Preprocessing cleans and prepares text for analysis.
Workflow
library(TextAnalysisR)
# 1. Load data
mydata <- SpecialEduTech
# 2. Combine text columns
united_tbl <- unite_cols(mydata, listed_vars = c("title", "keyword", "abstract"))
# 3. Tokenize and clean
tokens <- prep_texts(
united_tbl,
text_field = "united_texts",
remove_punct = TRUE,
remove_numbers = TRUE
)
# 4. Remove stopwords
tokens_clean <- quanteda::tokens_remove(tokens, quanteda::stopwords("en"))
# 5. Create document-feature matrix
dfm_object <- quanteda::dfm(tokens_clean)Unite Text Columns
Unite combines multiple text columns into a single column for analysis. Useful when text content is spread across multiple fields that should be analyzed together.
Examples:
- Survey Data: Combine multiple open-ended response columns
- Multi-field Text: Merge title, abstract, and body fields
- Comments: Concatenate multiple comment or note columns
Usage: Select one or multiple text columns to combine. Columns are concatenated with spaces between them. The united column becomes the text source for all subsequent preprocessing and analysis steps.
Learn More: tidyr Unite Function
Tokenization Options
Tokenization segments continuous text into individual units (tokens), typically words, converting unstructured text into structured format for computational analysis.
Options:
- Lowercase: Convert all text to lowercase to treat “Text” and “text” as identical
- Remove Punctuation: Strip punctuation marks like periods, commas, quotes
- Remove Numbers: Eliminate numeric digits (keep for technical texts)
- Remove Symbols: Remove special characters (@, #, $, etc.)
- Remove URLs: Identify and remove web addresses
| Parameter | Default | Use Case |
|---|---|---|
remove_punct |
TRUE | FALSE for sentiment analysis |
remove_numbers |
TRUE | FALSE for quantitative text |
lowercase |
TRUE | FALSE to preserve case |
Usage: Select preprocessing options based on your analysis goals. Sentence segmentation splits text into sentences before tokenization when sentence structure is important (e.g., sentiment analysis).

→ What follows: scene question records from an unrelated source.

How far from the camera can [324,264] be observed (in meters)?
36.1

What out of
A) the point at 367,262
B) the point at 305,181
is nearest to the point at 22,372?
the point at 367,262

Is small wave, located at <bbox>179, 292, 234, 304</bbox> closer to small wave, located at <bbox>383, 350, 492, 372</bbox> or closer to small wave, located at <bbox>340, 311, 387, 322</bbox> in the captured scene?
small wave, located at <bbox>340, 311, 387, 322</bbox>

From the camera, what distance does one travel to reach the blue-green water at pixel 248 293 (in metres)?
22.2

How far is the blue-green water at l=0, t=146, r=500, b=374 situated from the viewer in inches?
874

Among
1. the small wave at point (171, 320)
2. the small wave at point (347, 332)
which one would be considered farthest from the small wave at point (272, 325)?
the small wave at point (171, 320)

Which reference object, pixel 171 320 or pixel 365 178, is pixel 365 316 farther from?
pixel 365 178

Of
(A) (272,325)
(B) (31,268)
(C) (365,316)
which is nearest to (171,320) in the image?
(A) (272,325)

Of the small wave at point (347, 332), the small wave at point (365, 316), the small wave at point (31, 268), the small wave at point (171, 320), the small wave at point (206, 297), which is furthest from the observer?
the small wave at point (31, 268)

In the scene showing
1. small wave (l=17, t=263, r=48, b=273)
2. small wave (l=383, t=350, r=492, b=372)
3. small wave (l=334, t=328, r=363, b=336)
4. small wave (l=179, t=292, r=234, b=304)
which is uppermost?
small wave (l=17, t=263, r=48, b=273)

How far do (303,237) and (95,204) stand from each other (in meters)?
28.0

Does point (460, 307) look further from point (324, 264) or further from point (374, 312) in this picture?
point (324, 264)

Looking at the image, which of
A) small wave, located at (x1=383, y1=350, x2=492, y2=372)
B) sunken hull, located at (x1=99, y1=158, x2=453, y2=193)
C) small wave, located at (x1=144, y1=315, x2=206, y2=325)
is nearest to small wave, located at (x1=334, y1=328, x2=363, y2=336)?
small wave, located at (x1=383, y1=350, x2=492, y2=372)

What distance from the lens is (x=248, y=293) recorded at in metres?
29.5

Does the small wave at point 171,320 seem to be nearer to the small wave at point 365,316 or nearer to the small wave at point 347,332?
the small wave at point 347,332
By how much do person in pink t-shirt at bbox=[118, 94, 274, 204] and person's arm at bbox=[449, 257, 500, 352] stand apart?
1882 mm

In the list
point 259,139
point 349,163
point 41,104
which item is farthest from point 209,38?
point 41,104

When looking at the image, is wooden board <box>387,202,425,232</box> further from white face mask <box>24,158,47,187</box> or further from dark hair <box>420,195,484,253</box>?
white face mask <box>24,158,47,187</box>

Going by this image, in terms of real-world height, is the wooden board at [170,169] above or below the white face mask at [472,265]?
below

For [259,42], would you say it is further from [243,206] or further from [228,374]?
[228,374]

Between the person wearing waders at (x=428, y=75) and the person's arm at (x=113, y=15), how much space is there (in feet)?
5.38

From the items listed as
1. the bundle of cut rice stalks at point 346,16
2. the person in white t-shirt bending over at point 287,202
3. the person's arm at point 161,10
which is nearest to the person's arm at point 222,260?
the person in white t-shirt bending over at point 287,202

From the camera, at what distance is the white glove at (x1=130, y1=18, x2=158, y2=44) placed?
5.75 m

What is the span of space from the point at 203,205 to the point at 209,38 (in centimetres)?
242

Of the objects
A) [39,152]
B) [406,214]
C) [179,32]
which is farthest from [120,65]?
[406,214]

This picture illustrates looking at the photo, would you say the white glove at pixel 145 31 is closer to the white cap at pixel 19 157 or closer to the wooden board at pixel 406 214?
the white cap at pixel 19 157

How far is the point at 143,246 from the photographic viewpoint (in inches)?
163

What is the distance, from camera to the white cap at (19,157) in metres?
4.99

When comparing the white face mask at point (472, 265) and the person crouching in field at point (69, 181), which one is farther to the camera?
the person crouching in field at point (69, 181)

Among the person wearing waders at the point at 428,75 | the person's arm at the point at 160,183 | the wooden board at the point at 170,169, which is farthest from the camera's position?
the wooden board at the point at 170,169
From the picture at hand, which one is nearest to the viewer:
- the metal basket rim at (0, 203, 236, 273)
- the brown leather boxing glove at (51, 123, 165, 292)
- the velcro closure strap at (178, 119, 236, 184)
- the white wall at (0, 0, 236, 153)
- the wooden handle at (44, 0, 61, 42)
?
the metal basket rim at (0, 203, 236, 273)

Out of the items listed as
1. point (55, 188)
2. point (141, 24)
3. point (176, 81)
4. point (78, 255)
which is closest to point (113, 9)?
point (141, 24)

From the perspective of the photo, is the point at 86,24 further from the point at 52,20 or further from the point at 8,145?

Learn More: quanteda Tokens Documentation
Stopword Removal
Stopwords are common words (e.g., “the”, “is”, “and”) that appear frequently but carry little meaningful content for analysis. Removing them reduces noise and improves focus on content-bearing words.
When to Remove:
- Topic Modeling: Helps identify content themes by removing function words
- Keyword Extraction: Ensures meaningful terms rise to the top
- Content Analysis: Focuses on substantive vocabulary
Usage: Use predefined stopword lists (e.g., Snowball) or add custom words. For sentiment analysis or syntactic studies, consider keeping stopwords as they may carry important meaning.
tokens_clean <- quanteda::tokens_remove(tokens, quanteda::stopwords("en"))Learn More: stopwords Package Documentation
Lemmatization
Lemmatization reduces words to their base or dictionary form (lemma). For example, “running”, “ran”, and “runs” all become “run”. This groups related word forms together for more meaningful analysis.
Comparison:
- Lemmatization: Uses linguistic knowledge to produce valid dictionary words (studies → study)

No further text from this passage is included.